Franz Anton Mesmer

Franz Anton Mesmer, sometimes also known as Friedrich Anton Mesmer in publications, (* 23 May 1734 in Iznang, now part of Moos on Lake Constance; † 5 March 1815 in Meersburg) was initially a doctor in Vienna, then carried out “magnetic” cures and founded animal magnetism, also known as mesmerism.

In 1774, Mesmer heard about the healing successes achieved by the Jesuit priest and astronomer Maximilian Hell with magnets, whose natural radiation he attributed a healing effect on animal and human organisms. After some experiments of his own, he came to the conclusion that the magnetic cures, which he also began to use, were not caused by his magnets, but by his own physical influence.

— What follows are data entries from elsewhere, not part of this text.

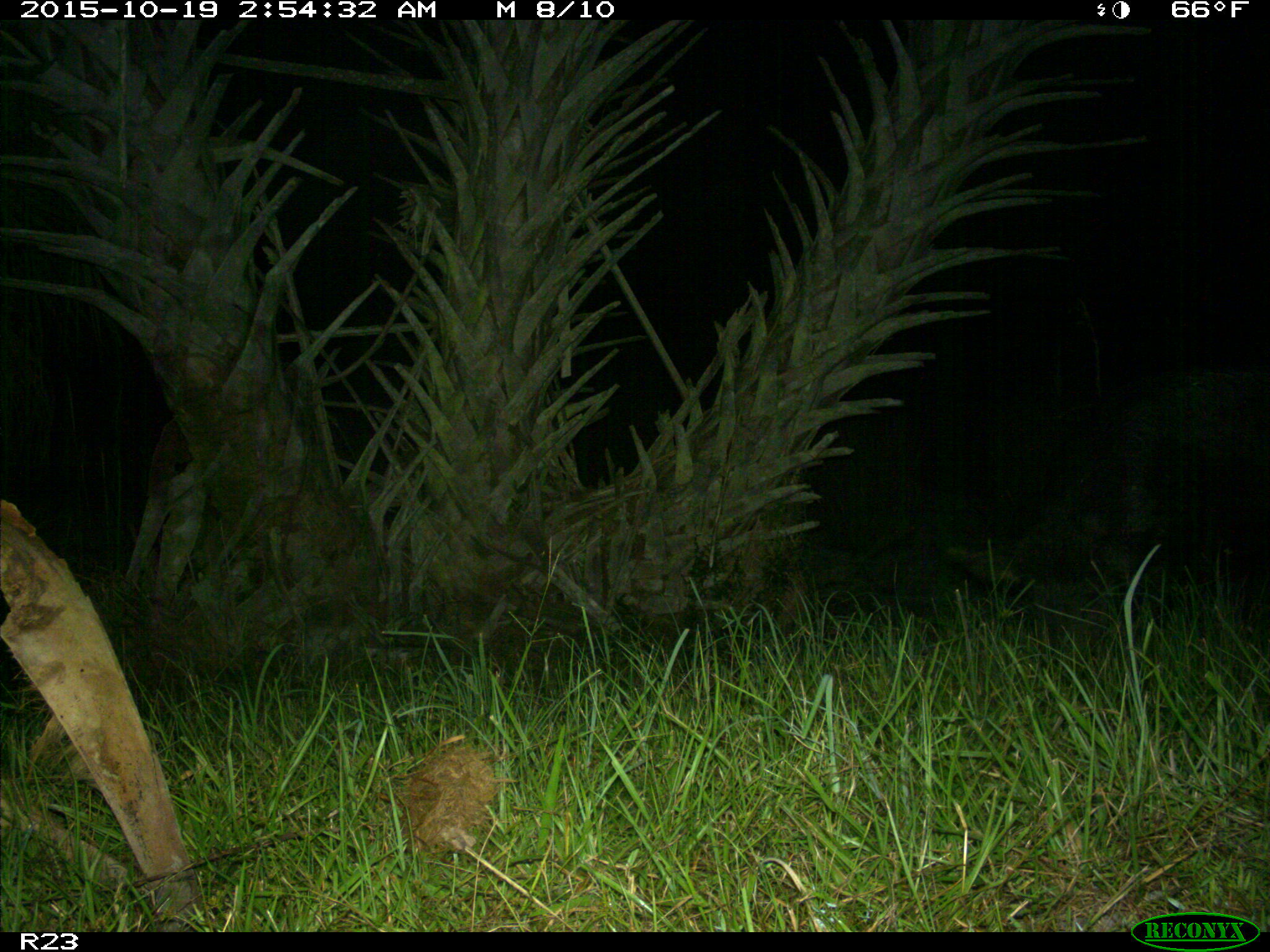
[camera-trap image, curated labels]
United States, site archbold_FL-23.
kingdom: Animalia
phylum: Chordata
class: Mammalia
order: Artiodactyla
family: Suidae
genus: Sus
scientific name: Sus scrofa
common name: wild boar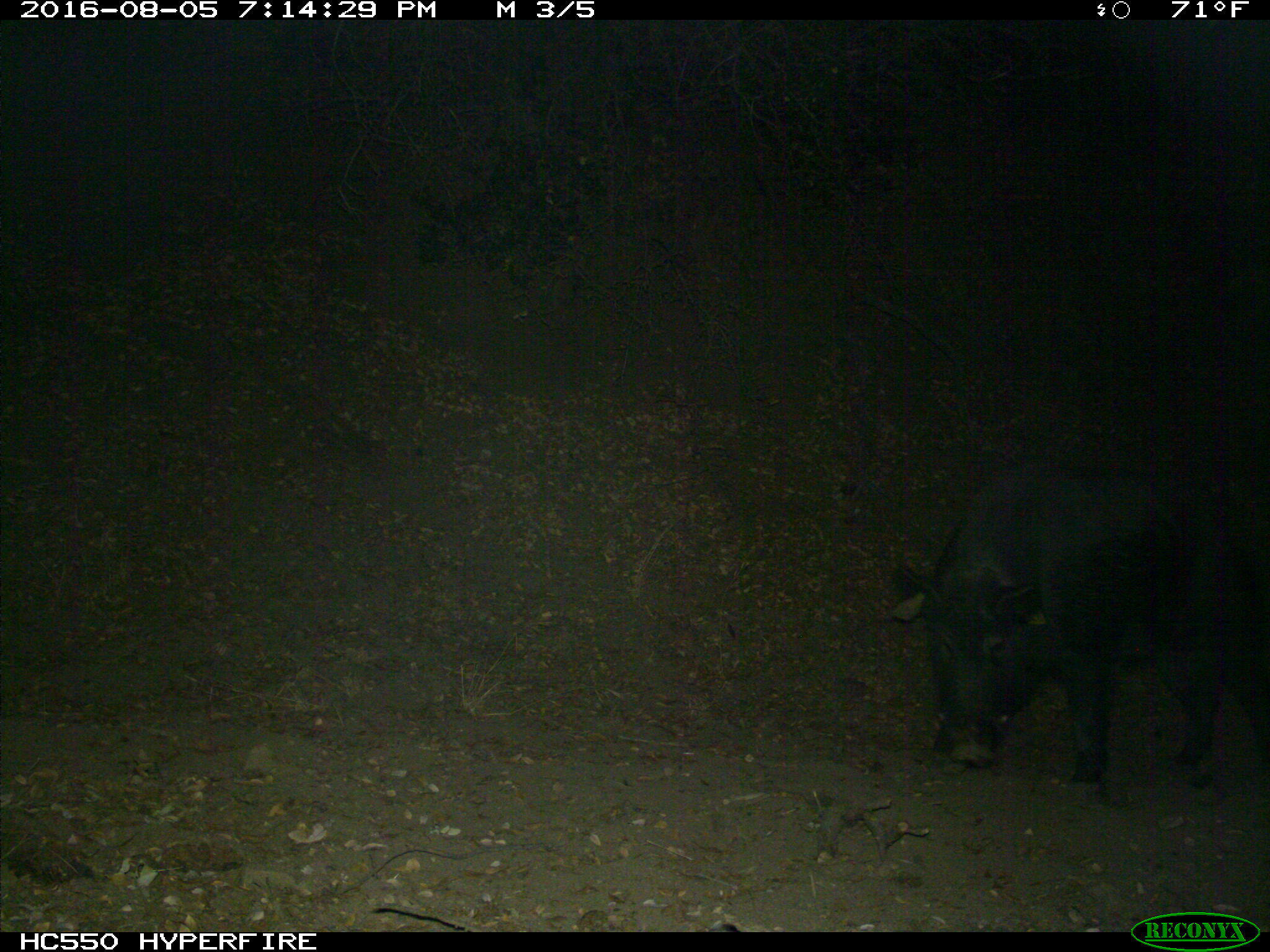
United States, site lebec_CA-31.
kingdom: Animalia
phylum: Chordata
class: Mammalia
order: Artiodactyla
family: Suidae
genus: Sus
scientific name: Sus scrofa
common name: wild boar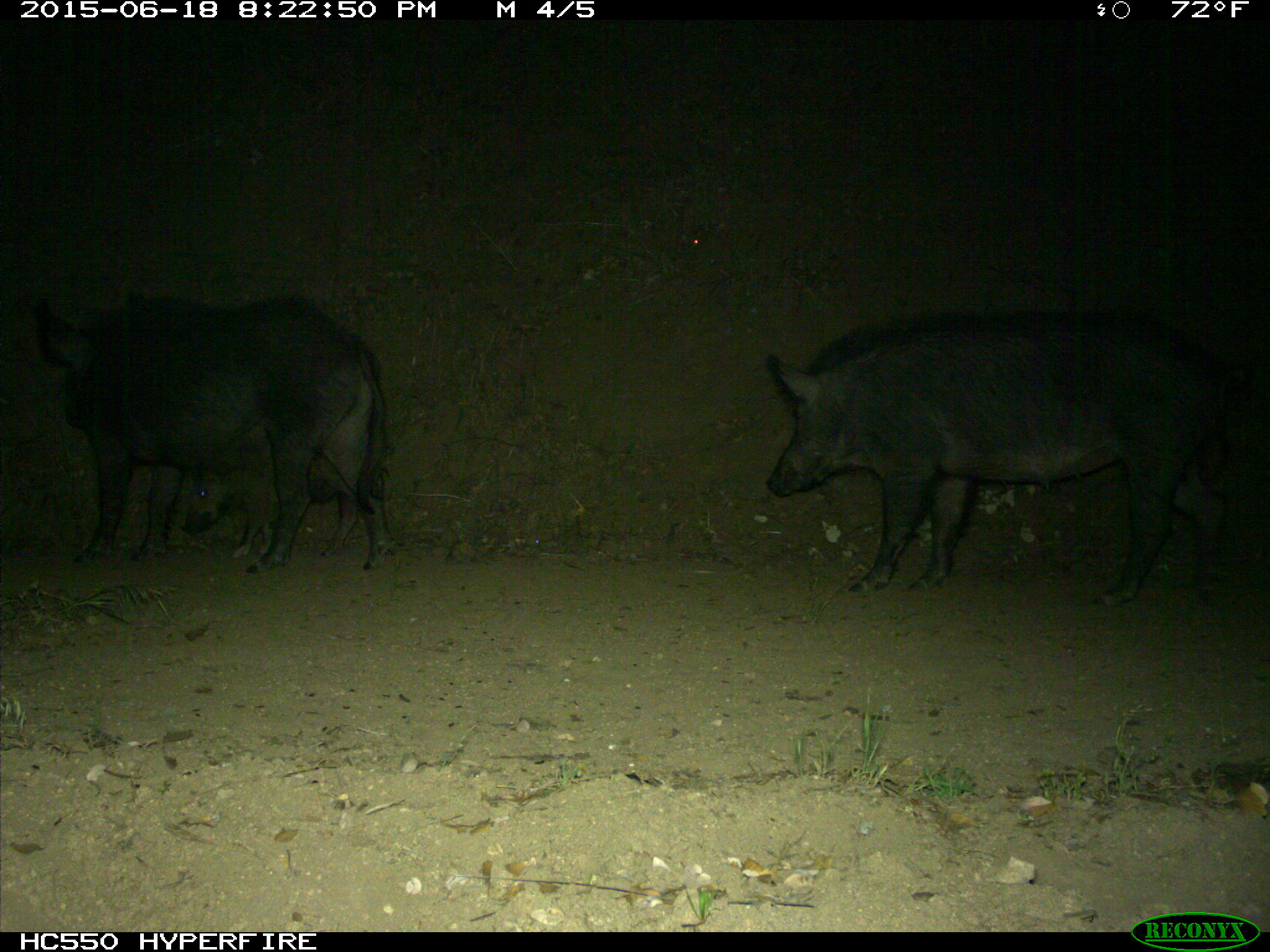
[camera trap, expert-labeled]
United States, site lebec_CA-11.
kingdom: Animalia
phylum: Chordata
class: Mammalia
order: Artiodactyla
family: Suidae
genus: Sus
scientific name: Sus scrofa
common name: wild boar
Sus scrofa (wild boar).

He set down these theories for the professional world in a letter to a foreign doctor on magnetic cures (Vienna 1775) and called them “animal magnetism”.

In 1780, when he had more patients than he could treat individually, Mesmer introduced the method of collective healing known as the “tub” with which he could treat more than 30 people at the same time.
The patients, connected to each other by ropes, sit around a round oak box with holes in the lid
and from which metal rods emerge that can come into contact with various diseased parts of the body.
In the bottom of the box, on a layer of crushed glass and iron filings, rest symmetrically lined up, filled bottles, some pointing to the center, others to the edge.
Mesmer, in a robe of lilac silk, and his assistants, whom he has chosen to be young and handsome, are armed with a ten to twelve inch iron rod with which they touch diseased parts of the body.
Mesmer usually accompanies his magnetism sessions by playing the fortepiano or the glass harmonica. (Glass harmonica, invented by Benjamin Franklin in 1762).

Marie Antoinette is subjected to Franz Anton Mesmer’s “tub” (device for treating illnesses by emitting a magnetic field).
Copperplate engraving from Le collier de la Reine (The Queen’s Necklace) by Alexandre Dumas, 1856. During these collective treatments around the tub, contagious phenomena of “magnetic crises” manifest themselves, in which women of the best society
lose control, burst into “hysterical” laughter, faint, go into convulsions…

A witness describes a crisis in detail:
“The breathing was precipitate, she stretched both arms behind her back by twisting them strongly, and bending her body forward; there was a general trembling of the whole body; the chattering of her teeth became so loud that it could be heard from outside; she bit her hand, and strongly enough to keep her teeth marked.”
Mesmer suggests that these spasms are curative, indicating that the fluid, enhanced by the magnetic passages, is overcoming the barrier preventing circulation in the patient’s body.
In cases of severe convulsions, patients were placed in a padded room called the “crisis chamber”.
One of Mesmer’s four tubs is reserved for the poor but space in the other three must be booked well in advance, earning him around 300 louis a month.

The Viennese medical faculty was very critical of Mesmer’s theories, and when he founded a hospital for his method of healing in Vienna and was very successful with it, opponents formed.

They used his unsuccessful treatment of the famous pianist and composer Maria Theresia Paradis (1759-1824), who had been blind since the age of three, to denounce his healing method as ineffective. This became a stumbling block for him. In 1777, a commission of experts convened by the empress determined that Mesmer’s healing method was nothing but a fraud.